## 页面节选
===
或许应该由患者和家属来做选择。我看过有数据显示,只有不到一半的美国人讨论过安宁照护,因为这不是感恩节晚餐时最让人振奋的话题。我希望本书能鼓励更多人在感恩节聚餐时讨论这些痛苦的话题,而不是等到某位亲朋病入膏肓、大家都围绕在他身旁时才去讨论这种事情。
让我来给出一些可以作为谈话开场的问题。这些问题改编自美国安宁照护基金会和华盛顿大学心理学家布莱恩·卡彭特的著作:
·如果你患了重病,例如癌症、中风或心脏病,你想接受什么治疗?不想接受什么治疗?你想如何处理疼痛?
·关于做有关医疗照护的决定,你想要委托别人吗?委托谁?
·你想接受或者不想接受哪些积极治疗?如果没能治愈你,你会停止这些治疗吗?
·你想在家中离世吗?
·在你离世后,你希望我们如何处置你的遗体?
·在你临终之前,什么对你来说是最重要的?你在离世前想完成什么?此生你最珍视的是什么?
这些是我与患者一对一时,而不是有一堆医护人员围绕患者时,通常会问的问题。我想知道患者的背景情况,并且询问他们的愿望、他们最骄傲的事或者他们希望能重新来过的事是什么。
当然,患者对于这些问题的回答应该以事前指示的形式做书面记录,但交谈能够让家属了然于心,并让被指定为医疗代理人的人明白妈妈、爷爷或者米妮姑妈的愿望。(有关事前指示的深入探讨,请参阅第二十一和第二十二章。)
决策能力
根据我在这一领域丰富的临床经验,我看到缓和疗法和安宁照护在患者管理中地位的转变。我们在梅奥诊所的缓和疗法项目开始于20世纪90年代晚期。项目刚刚起步时,我的主要任务是症状管理。我们中的一小部分人开始接受使用吗啡,而且我们每一位同事都明白了管理恶心、呕吐、疼痛等症状的重要性。
然而在过去几年里,我们的投入有了微妙的转变。现在,我们许多的讨论都聚焦于照护的目标,以及患者可以获取的医疗或症状管理的积极疗法。
让我分享一个例子。海伦80岁出头,是一位退休的教授,患有严重的慢性阻塞性肺病。她独自居住在有辅助看护的养老院中,服用着多种药物。随着病情的发展,她身陷于最常见的循环中——呼吸急促、焦虑、半夜被送去急诊、在医院接受特殊治疗、许多天后出院,之后又要忍受再一次的循环往复。
这种在医院和养老院之间的往返十分折磨海伦和她的家人以及她的医护团队,同时医疗费也非常昂贵。后来,我们缓和医疗团队有机会与海伦和她的两个女儿坐下来讨论,建议了另一种策略。
===
## 原始数据

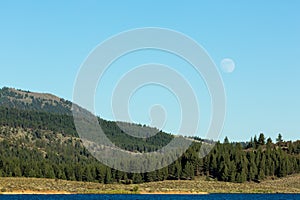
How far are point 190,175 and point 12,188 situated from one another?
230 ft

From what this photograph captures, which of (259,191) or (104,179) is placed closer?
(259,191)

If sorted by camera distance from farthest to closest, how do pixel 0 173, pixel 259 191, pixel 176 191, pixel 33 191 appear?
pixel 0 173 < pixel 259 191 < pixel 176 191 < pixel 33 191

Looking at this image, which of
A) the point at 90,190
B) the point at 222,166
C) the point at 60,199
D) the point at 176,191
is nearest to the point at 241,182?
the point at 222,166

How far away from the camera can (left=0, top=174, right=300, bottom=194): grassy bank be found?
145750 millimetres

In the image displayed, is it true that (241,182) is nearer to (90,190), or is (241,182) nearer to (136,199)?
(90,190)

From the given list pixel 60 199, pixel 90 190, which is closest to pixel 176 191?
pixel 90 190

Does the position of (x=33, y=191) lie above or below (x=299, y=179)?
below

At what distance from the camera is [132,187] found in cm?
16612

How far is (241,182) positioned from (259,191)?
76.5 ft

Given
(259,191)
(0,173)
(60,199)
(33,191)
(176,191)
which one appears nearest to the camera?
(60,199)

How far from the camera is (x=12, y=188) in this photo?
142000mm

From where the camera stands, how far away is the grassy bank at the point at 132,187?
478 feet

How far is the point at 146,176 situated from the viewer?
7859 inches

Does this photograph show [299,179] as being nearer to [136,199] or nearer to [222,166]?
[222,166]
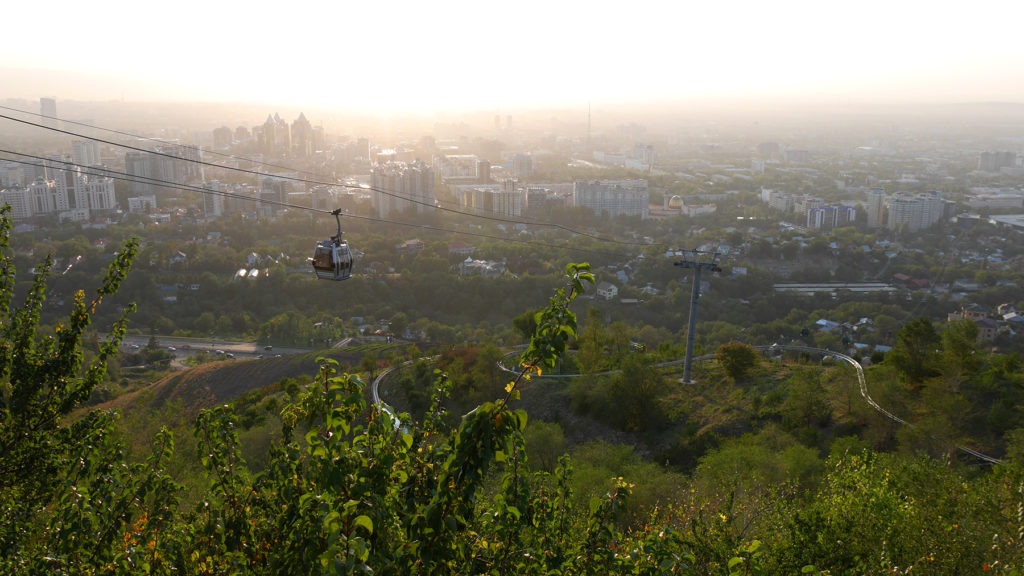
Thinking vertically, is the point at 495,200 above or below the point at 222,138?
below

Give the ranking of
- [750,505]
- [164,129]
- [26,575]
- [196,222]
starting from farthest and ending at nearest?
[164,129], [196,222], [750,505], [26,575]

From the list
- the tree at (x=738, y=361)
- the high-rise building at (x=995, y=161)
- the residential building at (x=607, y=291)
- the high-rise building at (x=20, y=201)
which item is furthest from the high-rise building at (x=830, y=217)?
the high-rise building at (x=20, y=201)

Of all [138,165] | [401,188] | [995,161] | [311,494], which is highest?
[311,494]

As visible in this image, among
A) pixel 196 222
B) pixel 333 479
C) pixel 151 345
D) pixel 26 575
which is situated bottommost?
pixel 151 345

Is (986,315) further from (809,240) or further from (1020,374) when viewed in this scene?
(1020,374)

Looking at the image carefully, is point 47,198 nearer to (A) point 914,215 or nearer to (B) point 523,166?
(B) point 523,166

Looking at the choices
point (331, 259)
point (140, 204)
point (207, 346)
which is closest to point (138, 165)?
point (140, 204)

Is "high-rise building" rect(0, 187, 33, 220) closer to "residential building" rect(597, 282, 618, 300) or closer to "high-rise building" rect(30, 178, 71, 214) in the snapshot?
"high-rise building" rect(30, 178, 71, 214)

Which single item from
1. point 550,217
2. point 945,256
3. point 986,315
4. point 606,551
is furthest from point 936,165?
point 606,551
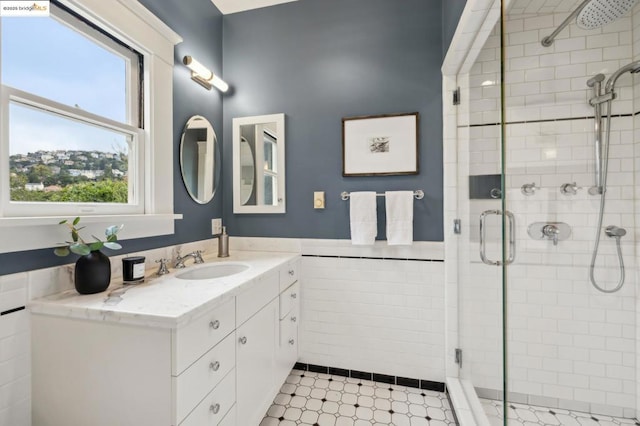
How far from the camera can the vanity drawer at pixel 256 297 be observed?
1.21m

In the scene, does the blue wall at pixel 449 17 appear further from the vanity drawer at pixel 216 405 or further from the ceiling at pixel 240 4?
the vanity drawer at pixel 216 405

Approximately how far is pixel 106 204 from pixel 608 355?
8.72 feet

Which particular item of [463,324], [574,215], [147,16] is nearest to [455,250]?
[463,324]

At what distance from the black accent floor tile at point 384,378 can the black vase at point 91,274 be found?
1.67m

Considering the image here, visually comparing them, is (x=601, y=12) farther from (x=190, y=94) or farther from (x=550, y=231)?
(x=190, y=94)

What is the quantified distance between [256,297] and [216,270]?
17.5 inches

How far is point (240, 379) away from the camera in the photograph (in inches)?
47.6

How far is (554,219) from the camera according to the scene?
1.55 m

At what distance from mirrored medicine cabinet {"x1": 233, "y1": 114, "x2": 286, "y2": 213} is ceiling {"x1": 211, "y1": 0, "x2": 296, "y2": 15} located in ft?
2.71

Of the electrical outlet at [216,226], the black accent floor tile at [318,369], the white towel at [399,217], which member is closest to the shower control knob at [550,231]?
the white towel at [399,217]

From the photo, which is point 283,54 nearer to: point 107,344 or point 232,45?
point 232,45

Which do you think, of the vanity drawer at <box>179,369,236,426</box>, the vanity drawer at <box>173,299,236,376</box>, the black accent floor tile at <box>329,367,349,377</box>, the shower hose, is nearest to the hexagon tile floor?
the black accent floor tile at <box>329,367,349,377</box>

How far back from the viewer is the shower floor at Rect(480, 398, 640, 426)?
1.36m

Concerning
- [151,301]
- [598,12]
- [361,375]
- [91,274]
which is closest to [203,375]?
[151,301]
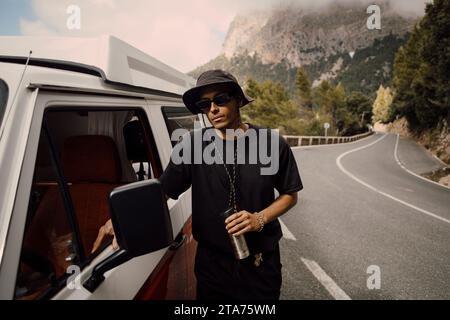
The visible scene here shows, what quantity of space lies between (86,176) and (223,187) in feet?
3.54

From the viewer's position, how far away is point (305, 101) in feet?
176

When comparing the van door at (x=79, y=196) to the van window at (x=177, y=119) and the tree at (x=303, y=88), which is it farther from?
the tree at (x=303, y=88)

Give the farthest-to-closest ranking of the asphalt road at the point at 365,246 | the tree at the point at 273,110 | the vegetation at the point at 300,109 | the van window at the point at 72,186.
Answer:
===
## 练习题目
从页面节选的最后一句之后，接着续写这段关于安宁照护的文字。

## 参考答案
我们建议她使用激素,例如泼尼松,并且嘱咐她使用吗啡来缓解呼吸急促的症状。大家都明白反复住院对她没有好处,于是在医护人员和她女儿的帮助下,我们就如何在她居住的养老院里处理症状给出指导。
大家都接受了这一计划,最终海伦在她自己的公寓里安详离世,有她爱的家人和邻里围绕在身边。因此,在这种情况中,缓和疗法像翻译一样解读了来自医院主要医疗团队的治疗方案和建议。
海伦也参与了决策过程。她知道我们的讨论,并且明白自己想要什么(和不想要什么)。但我们在缓和医疗中的困难之处在于,所面对的患者不像海伦那样意识清晰和有决策能力。
讲到“能力”,有很多易让人混淆之处。“能力”可以是一种法律用语,但这里所说的“能力”实际上指做出医疗决定的能力。这是一个重要的区别,尤其在处理移植和技术的使用这类问题时。判断患者是否有决策能力,患者需要满足一些条件,使我们很容易就能在病床边进行评估:
·能够就病情表达意见,清楚、连贯地说明诊断、预后、治疗选择及其优缺点和风险;
·能够根据个人情况做出理性选择;
·没有神志不清,也没有未治疗的精神疾病;
·意见坚定,没有摇摆不定。
随着时间的推移,患者可能没有“能力”参与投资股市等活动,但他们在做医疗决定上仍有明显的能力。
为了给做这些困难决定提供支持,美国安宁照护与缓和医学会等机构发布了政策声明,其中明确指出要慎重考虑没有益处的医疗干预。也就是说,这些医疗干预无论是没有开始(不选择)还是中途放弃,在道义上都是相同的。
举个例子,让我们来看看肾透析的问题。这是一项非常复杂的干预,其中会用到动静脉瘘,通常需要侵入手臂的大静脉。患者要经受血液过滤,通常每星期3次,每次4~5个小时。透析过后,大部分患者会感觉不舒服,并且会犯迷糊。几乎没有患者在透析后感觉比之前更好。情况常常是这样,如果患者有能力和意愿中止透析,停止(放弃)这种治疗会是道义上最正确的做法。
贝蒂患有肾衰竭多年,她每星期要从小镇家中前往几英里外的透析中心3次。在79岁的时候,她决定自己已经活够了,也厌倦了这些治疗过程。她并不是总感觉“不错”。
她完全明白自己的决定,也咨询了自己的家庭医生,于是加入了当地养老院的安宁照护项目,停止了透析,希望能平静地寿终正寝,而她最终也如愿了。
贝蒂终于感觉自己在渐渐衰弱,也开始服用医生嘱咐的让她能感觉舒服些的药物。安宁病房的气氛有时会沉闷、悲伤,但也不是没有欢庆的时候,有一天早上保洁员清扫出了空啤酒瓶和爆米花。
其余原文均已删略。